Leicht verletzliche Kulturkämpfer
Bücher werden inhaltlich gesäubert, Filme und Serien mit Warnhinweisen versehen – In der Kunst breitet sich der Tugendterror aus
Harald Tews

Die Kultur wird in den kommenden Jahren einen großen Wandel erleben. Das hat weniger mit den Auswirkungen der Pandemie auf die Kulturszene zu tun als mit einem Kulturkampf, dessen Anfänge wir gerade erleben. Wenn weiße Übersetzer ohne Migrationshintergrund nicht mehr oder nicht nur alleine das Werk einer afroamerikanischen Dichterin übersetzen dürfen, wie im Falle von Amanda Gorman mit ihrem Huldigungsgedicht auf Joe Biden jüngst in Spanien, den Niederlanden oder eben auch in Deutschland zu erleben (die PAZ berichtete), dann ist das nur eines von vielen Anzeichen dieser kulturellen Revolution.
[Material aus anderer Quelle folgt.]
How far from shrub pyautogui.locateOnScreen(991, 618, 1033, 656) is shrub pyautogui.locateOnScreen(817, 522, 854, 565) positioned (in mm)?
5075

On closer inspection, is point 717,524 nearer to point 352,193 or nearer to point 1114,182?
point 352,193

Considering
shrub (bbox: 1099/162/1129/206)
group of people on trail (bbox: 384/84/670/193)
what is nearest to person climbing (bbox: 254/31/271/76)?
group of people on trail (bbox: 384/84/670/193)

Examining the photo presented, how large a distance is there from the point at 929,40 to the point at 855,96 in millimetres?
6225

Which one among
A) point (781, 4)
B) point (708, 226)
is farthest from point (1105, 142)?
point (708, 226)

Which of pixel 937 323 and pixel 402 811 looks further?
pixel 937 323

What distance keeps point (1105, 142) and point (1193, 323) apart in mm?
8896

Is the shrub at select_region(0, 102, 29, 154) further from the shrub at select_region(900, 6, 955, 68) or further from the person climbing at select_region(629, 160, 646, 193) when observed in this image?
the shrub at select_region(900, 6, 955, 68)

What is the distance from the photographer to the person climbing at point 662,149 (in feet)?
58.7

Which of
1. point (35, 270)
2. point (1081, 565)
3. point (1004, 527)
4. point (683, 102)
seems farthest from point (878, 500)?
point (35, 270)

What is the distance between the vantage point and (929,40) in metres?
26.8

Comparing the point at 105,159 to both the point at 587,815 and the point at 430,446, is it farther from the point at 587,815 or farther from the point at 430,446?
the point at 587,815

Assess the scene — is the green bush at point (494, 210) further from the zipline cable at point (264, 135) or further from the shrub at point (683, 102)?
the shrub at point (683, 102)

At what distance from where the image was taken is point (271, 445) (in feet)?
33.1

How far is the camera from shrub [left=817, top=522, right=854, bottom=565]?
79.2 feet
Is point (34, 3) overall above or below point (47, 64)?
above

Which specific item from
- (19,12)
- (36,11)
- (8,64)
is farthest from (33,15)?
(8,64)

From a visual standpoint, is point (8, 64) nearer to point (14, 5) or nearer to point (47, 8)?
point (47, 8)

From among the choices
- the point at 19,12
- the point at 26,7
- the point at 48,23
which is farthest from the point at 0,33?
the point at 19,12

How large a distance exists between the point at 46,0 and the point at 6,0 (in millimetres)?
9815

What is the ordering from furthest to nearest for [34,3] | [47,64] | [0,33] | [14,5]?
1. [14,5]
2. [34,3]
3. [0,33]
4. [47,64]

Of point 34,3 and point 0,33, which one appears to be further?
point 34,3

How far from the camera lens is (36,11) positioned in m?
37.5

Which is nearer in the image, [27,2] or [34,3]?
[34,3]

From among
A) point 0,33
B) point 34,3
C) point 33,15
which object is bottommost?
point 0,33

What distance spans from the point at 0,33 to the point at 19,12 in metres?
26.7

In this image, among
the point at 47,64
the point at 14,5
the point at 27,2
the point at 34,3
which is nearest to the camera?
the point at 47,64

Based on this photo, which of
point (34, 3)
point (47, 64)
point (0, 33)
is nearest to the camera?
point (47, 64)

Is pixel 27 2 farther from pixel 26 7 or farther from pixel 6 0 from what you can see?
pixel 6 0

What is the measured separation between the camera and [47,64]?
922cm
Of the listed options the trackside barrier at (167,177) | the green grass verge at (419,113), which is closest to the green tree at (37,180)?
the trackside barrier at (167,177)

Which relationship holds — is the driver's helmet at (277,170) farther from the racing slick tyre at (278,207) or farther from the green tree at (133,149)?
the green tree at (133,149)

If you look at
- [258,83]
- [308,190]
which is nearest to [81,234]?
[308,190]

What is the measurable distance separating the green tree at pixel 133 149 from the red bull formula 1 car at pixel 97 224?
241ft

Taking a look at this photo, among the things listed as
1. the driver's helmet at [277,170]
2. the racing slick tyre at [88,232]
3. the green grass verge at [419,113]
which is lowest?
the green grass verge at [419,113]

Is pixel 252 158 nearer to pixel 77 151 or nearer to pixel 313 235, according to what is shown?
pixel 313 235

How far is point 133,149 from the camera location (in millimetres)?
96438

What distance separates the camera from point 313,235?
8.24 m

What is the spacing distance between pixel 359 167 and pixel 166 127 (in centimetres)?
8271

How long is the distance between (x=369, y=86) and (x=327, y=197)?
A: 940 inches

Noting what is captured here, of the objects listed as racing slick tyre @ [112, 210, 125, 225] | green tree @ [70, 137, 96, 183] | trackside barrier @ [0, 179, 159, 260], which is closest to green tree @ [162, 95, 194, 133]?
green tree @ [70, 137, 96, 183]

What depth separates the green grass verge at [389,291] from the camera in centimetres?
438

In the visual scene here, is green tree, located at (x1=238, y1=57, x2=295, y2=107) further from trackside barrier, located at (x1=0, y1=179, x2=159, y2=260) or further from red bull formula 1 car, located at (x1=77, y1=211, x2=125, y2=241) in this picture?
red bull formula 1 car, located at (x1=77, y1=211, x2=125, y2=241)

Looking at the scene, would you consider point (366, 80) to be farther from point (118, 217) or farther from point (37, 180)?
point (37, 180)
Eine Minderheit von links-alternativen-feministischen-LGBT+ (Lesben, Schwule, Bisexuelle, Transgender etc.) -Aktivisten, die sich für aufgeklärt hält oder – wie es im Englischen heißt – für „woke“ (wach, erwacht), will eine Gender-Sprache durchdrücken, gegen „kulturelle Aneignung“ ankämpfen und generell die „Herrschaft“ des – natürlich rassistischen – „alten weißen Mannes“ beenden.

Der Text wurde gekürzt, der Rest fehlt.